Felicia N. ROBINSON, Appellant,
v.
HEALTH MIDWEST DEVELOPMENT GROUP, d/b/a/ Lafayette Regional Health Center, Respondent.
No. SC 83645.
Supreme Court of Missouri, En Banc.
October 23, 2001. Rehearing Denied November 20, 2001.*520 Stephen K. Nordyke, Butler, for Appellant.
Richard M. Paul, III, William L. Yocum, Kansas City, for Respondent.
RONNIE L. WHITE, Judge.
Felicia N. Robinson (Robinson) sought damages for personal injuries sustained in a motor vehicle accident alleging negligence on the part of Health Midwest Development *521 Group, d/b/a/ Layfayette Regional Health Center (LRHC), with the treatment and monitoring of a third party, Rosemary Schmidt. The trial court sustained LRHC's motion for summary judgment finding it owed no duty of care to Robinson and that Robinson's specifications of negligence failed to establish direct or proximate cause as a matter of law. Because Robinson's claim is time-barred by the relevant statute of limitations, the judgment is affirmed. In light of this disposition the issues of duty or causation are not reached.
I.
On November 17, 1993, Rosemary Schmidt presented to LRHC complaining of a headache. After her initial assessment she was treated with an intravenous dose of five milligrams of Compazine, a non-narcotic medication commonly used to treat nausea. After receiving the medication and without alerting the staff, Schmidt spontaneously left the hospital's emergency department. Consequently, she failed to receive the appropriate discharge assessment and warnings with regard to her symptoms and prescribed treatment. Compazine is known by medical personnel to cause drowsiness, dizziness, and hypotension.

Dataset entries
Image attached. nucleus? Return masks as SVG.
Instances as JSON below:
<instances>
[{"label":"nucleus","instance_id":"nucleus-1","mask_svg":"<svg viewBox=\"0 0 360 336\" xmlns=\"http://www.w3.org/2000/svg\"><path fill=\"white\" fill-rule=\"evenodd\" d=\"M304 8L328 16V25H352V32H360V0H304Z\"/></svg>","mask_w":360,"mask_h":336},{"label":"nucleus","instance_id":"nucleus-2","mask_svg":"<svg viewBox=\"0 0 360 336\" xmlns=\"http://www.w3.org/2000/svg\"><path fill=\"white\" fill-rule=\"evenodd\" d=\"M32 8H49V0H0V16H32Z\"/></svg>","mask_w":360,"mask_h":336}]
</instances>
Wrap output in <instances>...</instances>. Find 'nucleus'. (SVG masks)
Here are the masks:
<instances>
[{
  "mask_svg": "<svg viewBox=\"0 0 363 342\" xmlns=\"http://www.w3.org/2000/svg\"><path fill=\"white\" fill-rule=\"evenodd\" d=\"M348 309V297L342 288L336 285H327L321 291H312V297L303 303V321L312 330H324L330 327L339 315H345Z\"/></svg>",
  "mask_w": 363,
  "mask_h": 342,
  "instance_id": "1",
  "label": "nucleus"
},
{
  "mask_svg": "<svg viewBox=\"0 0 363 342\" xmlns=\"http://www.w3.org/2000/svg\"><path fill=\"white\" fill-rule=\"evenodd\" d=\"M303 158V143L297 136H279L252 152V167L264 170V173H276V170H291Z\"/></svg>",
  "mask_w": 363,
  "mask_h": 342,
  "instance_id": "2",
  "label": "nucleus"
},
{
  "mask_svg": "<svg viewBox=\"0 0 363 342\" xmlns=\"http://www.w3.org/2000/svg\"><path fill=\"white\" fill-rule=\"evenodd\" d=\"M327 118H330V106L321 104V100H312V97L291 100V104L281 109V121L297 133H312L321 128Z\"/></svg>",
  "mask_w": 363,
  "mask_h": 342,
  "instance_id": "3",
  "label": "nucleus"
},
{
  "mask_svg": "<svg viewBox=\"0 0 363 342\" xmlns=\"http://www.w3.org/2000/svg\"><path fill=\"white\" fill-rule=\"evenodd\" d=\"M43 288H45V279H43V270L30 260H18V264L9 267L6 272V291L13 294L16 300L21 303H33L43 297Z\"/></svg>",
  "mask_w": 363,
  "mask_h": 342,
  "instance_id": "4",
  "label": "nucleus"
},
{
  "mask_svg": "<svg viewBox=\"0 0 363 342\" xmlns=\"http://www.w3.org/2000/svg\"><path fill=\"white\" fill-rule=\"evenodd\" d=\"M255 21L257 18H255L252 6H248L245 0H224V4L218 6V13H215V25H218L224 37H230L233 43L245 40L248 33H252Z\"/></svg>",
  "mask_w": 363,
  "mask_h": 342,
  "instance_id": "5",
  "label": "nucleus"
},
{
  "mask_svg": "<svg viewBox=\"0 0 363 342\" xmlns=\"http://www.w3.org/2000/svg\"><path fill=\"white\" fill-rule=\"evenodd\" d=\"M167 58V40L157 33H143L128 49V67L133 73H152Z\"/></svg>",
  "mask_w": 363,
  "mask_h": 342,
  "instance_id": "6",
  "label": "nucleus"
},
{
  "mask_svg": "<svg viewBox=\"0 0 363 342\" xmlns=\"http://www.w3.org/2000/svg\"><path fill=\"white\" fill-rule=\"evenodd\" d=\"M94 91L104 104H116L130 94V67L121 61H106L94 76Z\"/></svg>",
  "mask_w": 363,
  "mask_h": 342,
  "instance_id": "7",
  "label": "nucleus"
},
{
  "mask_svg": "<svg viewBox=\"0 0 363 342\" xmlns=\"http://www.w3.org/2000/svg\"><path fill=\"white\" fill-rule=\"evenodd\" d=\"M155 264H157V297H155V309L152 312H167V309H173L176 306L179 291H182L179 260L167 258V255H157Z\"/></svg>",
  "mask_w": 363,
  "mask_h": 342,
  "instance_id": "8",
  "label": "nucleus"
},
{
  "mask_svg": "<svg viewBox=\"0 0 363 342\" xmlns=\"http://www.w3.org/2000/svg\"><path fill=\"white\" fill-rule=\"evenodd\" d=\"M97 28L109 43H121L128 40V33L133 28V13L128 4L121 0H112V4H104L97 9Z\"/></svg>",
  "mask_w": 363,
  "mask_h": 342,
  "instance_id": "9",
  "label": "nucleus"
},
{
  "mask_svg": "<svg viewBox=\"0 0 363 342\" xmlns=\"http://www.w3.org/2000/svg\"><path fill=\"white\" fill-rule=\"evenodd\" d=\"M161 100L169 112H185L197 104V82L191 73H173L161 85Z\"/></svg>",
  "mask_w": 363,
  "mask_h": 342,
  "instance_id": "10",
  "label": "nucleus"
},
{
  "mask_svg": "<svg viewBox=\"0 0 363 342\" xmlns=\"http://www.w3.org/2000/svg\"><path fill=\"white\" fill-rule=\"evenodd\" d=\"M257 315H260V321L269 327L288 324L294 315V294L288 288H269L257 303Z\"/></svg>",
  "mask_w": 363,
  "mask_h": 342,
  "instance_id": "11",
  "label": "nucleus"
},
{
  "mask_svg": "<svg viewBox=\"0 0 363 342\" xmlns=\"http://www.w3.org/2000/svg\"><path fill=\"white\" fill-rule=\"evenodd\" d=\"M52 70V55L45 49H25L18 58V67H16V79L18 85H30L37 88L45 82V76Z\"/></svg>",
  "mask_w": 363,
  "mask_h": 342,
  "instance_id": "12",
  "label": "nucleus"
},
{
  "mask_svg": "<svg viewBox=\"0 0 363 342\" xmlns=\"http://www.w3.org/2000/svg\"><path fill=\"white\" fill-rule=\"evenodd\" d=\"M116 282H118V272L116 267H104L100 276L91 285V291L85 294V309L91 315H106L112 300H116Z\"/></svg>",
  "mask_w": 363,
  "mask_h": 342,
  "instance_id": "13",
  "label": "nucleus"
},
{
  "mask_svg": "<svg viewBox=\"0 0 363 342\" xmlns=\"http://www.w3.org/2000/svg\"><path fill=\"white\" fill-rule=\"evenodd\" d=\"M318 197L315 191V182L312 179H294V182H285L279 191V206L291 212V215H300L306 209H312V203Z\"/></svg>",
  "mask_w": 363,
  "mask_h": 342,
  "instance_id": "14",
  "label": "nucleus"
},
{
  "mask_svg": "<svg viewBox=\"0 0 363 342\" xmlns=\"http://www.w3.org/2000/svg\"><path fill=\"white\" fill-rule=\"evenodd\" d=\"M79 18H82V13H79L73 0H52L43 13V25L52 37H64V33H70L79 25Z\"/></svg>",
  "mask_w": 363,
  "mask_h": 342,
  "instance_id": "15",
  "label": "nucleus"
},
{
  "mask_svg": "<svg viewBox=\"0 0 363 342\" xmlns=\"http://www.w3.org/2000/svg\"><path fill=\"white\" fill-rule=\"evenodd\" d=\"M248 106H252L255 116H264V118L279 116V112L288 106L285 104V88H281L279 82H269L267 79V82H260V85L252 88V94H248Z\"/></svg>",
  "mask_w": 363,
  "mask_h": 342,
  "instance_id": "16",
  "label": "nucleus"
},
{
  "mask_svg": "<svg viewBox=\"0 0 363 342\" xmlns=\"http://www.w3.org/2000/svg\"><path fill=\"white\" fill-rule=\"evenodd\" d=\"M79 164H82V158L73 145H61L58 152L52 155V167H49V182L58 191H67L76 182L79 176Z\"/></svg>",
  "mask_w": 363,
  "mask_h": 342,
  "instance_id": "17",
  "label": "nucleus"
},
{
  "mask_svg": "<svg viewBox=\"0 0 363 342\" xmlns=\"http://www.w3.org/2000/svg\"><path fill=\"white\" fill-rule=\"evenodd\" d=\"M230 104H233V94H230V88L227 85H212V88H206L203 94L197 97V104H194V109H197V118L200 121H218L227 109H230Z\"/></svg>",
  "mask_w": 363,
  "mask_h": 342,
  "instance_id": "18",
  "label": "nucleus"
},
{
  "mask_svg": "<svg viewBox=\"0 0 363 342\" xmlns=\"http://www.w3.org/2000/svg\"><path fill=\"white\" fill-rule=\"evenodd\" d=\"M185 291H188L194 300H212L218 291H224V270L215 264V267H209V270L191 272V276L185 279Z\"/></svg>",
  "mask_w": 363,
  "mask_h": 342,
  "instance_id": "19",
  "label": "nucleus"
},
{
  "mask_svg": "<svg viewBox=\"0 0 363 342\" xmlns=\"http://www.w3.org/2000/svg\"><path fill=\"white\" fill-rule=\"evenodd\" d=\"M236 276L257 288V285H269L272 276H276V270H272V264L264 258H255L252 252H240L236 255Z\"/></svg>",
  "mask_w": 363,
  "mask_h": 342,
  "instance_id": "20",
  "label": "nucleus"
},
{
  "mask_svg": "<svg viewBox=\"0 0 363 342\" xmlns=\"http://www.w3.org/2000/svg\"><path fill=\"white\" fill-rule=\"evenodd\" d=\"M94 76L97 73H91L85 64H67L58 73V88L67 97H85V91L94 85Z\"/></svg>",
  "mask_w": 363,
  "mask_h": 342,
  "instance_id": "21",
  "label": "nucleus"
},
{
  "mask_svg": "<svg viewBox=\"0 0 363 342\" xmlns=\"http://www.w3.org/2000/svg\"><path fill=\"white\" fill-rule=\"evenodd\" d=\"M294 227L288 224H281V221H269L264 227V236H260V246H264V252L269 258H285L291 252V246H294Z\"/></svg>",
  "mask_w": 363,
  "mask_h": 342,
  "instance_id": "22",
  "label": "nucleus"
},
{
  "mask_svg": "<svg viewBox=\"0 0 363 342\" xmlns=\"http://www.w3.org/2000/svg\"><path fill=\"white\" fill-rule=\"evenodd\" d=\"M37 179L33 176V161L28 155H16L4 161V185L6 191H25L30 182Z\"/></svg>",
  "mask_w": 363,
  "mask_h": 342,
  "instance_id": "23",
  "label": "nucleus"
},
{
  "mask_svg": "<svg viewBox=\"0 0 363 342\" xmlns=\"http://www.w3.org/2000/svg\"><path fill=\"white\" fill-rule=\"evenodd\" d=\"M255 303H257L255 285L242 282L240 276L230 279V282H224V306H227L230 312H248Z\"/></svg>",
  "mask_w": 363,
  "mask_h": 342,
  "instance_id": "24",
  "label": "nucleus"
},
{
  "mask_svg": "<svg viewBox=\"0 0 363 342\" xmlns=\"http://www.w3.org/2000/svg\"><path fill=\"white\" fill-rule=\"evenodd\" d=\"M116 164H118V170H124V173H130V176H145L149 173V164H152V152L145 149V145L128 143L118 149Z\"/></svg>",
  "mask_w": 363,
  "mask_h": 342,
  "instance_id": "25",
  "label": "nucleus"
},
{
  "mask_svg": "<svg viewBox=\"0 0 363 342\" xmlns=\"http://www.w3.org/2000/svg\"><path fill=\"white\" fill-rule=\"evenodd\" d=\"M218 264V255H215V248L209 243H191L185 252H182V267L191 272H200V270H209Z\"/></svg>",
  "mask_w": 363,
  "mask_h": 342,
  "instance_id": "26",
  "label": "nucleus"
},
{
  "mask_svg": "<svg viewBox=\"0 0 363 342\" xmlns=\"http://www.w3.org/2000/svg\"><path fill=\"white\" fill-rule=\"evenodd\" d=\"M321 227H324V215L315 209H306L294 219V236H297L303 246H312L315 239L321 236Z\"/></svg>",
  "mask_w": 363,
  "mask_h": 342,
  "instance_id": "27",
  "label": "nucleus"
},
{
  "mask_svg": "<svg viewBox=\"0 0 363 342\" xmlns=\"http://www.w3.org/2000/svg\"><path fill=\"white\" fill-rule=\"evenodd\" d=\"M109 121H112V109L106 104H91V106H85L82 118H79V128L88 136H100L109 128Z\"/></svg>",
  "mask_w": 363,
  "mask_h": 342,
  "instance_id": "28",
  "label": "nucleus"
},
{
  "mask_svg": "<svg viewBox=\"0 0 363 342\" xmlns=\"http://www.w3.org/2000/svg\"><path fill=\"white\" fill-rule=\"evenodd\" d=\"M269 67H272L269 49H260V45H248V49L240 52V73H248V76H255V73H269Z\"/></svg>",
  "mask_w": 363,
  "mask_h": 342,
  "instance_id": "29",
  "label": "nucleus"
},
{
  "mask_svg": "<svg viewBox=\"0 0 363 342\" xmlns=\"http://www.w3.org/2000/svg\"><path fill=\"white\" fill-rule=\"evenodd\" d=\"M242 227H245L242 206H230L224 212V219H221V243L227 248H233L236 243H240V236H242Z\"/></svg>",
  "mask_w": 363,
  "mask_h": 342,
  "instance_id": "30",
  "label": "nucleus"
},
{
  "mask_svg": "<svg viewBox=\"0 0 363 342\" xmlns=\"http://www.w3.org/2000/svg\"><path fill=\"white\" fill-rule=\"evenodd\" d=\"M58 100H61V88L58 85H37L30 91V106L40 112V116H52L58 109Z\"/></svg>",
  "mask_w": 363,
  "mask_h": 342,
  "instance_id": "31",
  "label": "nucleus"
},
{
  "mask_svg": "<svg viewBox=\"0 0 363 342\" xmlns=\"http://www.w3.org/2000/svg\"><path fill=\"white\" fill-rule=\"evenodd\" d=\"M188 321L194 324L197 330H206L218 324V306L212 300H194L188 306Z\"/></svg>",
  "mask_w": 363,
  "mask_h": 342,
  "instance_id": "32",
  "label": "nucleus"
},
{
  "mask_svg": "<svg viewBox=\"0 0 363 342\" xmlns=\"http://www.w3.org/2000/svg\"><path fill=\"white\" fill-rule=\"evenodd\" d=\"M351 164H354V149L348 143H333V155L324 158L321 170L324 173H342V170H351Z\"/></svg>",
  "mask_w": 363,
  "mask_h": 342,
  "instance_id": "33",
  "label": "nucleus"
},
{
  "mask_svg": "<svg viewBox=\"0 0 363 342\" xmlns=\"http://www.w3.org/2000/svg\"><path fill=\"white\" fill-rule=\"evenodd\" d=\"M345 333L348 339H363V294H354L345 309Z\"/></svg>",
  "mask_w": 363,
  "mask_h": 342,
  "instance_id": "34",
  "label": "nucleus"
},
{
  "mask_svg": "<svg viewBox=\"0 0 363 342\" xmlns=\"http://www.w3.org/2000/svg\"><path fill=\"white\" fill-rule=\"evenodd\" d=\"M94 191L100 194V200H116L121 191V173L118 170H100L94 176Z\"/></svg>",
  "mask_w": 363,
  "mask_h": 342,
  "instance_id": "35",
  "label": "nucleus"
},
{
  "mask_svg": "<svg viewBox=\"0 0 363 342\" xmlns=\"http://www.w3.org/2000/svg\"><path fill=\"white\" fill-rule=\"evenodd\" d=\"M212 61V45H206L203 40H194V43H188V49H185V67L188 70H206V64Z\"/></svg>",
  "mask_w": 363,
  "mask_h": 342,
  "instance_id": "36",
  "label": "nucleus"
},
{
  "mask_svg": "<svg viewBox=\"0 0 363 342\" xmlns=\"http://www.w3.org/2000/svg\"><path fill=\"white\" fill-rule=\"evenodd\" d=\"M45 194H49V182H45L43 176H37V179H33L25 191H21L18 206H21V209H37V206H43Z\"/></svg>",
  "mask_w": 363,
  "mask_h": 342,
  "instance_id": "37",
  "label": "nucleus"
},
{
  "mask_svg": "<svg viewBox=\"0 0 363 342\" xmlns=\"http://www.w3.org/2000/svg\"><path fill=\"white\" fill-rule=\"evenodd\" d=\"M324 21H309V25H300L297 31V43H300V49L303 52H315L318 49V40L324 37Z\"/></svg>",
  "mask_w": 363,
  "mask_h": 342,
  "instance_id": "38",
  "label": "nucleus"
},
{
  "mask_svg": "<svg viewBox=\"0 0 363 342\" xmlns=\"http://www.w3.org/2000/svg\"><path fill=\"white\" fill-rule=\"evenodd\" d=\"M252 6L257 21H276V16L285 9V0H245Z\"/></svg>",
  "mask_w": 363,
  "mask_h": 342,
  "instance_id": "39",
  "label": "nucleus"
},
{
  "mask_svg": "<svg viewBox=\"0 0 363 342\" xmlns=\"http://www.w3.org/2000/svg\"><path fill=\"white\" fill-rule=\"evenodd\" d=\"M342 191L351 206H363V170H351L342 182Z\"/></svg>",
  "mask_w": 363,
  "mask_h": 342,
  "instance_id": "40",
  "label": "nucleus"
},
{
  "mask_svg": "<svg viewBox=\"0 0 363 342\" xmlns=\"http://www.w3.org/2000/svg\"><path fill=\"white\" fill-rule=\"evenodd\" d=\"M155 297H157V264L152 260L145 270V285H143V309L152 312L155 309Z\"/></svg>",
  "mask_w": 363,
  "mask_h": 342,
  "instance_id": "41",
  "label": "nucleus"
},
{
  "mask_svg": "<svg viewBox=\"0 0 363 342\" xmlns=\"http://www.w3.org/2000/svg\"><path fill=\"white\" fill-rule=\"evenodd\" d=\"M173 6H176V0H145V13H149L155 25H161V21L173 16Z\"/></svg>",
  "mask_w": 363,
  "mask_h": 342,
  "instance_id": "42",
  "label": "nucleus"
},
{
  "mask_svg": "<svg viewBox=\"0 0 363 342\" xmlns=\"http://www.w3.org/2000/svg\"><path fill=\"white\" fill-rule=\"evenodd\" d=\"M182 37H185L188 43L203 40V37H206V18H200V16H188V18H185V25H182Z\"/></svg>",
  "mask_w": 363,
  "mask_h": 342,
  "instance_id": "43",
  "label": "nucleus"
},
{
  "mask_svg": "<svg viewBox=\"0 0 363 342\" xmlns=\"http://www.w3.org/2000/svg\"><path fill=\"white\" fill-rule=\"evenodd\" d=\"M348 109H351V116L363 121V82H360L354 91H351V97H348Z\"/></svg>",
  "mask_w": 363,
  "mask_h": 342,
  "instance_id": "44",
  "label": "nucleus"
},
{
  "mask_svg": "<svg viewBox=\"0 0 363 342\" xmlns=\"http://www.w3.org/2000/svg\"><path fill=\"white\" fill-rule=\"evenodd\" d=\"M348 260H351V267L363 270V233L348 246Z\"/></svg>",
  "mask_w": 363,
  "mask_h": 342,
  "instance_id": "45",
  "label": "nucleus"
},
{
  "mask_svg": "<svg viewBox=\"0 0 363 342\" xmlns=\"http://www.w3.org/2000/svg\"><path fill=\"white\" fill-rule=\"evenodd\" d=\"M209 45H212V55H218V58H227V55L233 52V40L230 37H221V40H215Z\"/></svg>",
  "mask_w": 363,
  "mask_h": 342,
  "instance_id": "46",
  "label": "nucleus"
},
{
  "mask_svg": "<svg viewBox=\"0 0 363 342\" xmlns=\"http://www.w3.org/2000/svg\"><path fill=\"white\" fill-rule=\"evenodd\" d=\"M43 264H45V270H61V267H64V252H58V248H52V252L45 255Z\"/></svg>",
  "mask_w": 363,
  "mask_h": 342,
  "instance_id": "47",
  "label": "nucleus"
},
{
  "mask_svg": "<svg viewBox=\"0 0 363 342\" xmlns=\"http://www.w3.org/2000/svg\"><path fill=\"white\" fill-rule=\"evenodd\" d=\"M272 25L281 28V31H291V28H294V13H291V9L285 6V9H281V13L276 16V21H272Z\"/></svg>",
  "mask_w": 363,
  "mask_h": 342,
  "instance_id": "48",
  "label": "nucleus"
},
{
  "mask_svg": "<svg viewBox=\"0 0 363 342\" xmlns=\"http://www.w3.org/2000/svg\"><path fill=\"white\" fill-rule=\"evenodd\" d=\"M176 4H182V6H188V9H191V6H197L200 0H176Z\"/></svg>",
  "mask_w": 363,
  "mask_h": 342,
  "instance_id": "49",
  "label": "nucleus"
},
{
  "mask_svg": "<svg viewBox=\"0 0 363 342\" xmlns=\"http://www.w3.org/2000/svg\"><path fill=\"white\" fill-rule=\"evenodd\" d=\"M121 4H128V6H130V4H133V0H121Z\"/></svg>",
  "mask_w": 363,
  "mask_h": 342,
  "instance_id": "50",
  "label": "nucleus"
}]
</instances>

TASK GOAL: Pick up the Missouri Supreme Court opinion right after its last sentence and keep it going. You can leave the material aside, since none of it is needed here.

REPLY:
After leaving the hospital, Schmidt's vehicle crossed the centerline of Highway 13 and struck Robinson's vehicle head-on resulting in the personal injuries that form the basis for this suit. Robinson' petition, filed February 14, 1997, alleged LRHC's medical staff negligently failed to warn Schmidt not to drive while under the influence of the Compazine and that the failure to warn was the direct and proximate cause of Robinson's injuries. LRHC's answer, filed April 17, 1997, denied all liability and raised the affirmative defense of the claim being barred by the applicable statute of limitations. In July 1999 the first trial proceeded, but the jury was unable to reach a verdict and a mistrial was declared. At retrial, LRHC's summary judgment motion was granted.
II.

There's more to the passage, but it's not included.